I am also left with a monumental “now what?” One of the benefits of this job is the several blocks of “free” time we are given during the year. Some outside of academia see that as more “vacation” than they get (or more than we deserve), but the fact is that many professors never stop professing through the summer and other breaks. If we are not teaching summer classes, we are researching or preparing for upcoming classes. Although the life of an adjunct professor (or visiting professor, or part-time faculty, or lecturer, or temporary faculty - all of these terms are relatively synonymous) does not entail the rigors of attaining tenure or reaching other non-classroom goals, we are still charged with being ready. And being ready means preparation. For me, this summer, that means doing a significant amount of preparatory work to be ready for the fall semester - to fill the shortcomings revealed in my first year in order to be better next year. It’s not all “vacation,” but it is self-directed. There is no clock to punch, no one to answer to, no students and no superiors. That’s not just me, anyone who takes this job seriously does not look at summer as “summer vacation.”

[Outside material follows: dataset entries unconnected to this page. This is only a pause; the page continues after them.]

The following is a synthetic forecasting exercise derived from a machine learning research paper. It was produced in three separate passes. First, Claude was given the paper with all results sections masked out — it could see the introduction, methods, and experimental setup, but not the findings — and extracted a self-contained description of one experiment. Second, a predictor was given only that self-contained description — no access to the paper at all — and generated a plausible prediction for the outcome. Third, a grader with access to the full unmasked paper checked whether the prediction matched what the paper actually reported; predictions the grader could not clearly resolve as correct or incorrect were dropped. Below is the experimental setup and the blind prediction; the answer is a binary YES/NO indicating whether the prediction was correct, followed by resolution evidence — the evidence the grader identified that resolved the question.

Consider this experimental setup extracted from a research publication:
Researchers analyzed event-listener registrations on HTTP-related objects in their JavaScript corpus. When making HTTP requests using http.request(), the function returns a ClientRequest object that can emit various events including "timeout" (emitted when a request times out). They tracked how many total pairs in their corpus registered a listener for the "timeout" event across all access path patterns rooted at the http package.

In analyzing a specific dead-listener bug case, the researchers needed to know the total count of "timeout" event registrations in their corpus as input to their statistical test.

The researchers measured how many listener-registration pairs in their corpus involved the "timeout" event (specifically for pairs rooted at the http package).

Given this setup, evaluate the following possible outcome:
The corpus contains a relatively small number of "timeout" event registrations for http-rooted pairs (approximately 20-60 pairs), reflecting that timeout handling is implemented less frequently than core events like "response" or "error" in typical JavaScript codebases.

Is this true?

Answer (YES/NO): NO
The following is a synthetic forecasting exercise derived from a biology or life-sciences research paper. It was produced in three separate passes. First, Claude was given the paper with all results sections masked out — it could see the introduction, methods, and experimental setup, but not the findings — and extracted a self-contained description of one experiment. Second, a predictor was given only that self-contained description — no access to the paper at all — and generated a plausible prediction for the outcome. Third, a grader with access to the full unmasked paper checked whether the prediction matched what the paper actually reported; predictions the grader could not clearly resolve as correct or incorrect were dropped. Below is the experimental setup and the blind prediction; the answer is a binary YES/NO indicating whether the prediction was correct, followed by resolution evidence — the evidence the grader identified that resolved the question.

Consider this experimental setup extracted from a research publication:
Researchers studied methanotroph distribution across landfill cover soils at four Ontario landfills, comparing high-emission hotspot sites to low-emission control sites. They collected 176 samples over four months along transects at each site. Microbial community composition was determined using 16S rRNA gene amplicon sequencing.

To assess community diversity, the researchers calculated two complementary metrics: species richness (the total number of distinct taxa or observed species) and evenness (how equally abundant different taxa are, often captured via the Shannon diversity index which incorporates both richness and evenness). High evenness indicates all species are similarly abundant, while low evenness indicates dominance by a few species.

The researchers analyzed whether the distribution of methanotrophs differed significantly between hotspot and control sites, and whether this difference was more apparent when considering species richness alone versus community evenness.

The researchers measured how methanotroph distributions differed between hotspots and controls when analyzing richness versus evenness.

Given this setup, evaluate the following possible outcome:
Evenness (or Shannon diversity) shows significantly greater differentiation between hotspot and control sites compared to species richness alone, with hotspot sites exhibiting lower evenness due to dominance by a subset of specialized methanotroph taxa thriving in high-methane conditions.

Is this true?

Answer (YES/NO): NO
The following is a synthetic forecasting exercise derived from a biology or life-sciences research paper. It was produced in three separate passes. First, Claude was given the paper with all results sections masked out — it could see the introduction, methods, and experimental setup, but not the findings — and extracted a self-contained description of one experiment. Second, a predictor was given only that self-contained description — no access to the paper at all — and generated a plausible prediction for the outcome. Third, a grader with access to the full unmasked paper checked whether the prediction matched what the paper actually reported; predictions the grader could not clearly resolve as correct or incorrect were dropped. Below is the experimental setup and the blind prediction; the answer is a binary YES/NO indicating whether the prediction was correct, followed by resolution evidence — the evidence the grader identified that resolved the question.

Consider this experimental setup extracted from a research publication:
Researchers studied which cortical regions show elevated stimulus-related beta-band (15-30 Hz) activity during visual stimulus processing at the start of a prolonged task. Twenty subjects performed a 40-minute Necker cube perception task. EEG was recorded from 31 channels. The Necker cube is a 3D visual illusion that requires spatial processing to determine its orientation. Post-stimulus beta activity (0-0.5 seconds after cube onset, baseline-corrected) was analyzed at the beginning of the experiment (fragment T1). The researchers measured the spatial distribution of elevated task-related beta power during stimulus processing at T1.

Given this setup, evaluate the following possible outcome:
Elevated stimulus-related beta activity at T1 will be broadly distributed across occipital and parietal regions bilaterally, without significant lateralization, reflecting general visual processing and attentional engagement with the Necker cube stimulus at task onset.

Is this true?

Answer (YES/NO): NO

But some of it is. That’s where the “now what?” comes in. In the past eight years, my summers have been loaded with an abundance of “free” time, but not all of it was and, depending on which summer we’re talking about, it might have been difficult to differentiate it from the preceding spring or the upcoming fall. This is the first summer since 2009 in which I am not a grad student. My graduate career officially comes to an end in August, but for all intents and purposes, I’m done. I threw in the towel on the Ph.D., but I am coming away with another MA just before I time out on it. What that means is more time this summer. It doesn’t mean I have all summer, but a much larger proportion of it belongs to me. Now what? Part of that what is this - writing. I am also going to be reading for my own entertainment, enlightenment, interest, etc., too. But I will be reading for “work,” as well. I’ll be reading a new edition of a textbook and creating curriculum for one class in the hopes I will get a section or two next fall (adjuncts rarely ever know what we will teach until just before we get to teach it). But even with that, I have a lot of time on my hands.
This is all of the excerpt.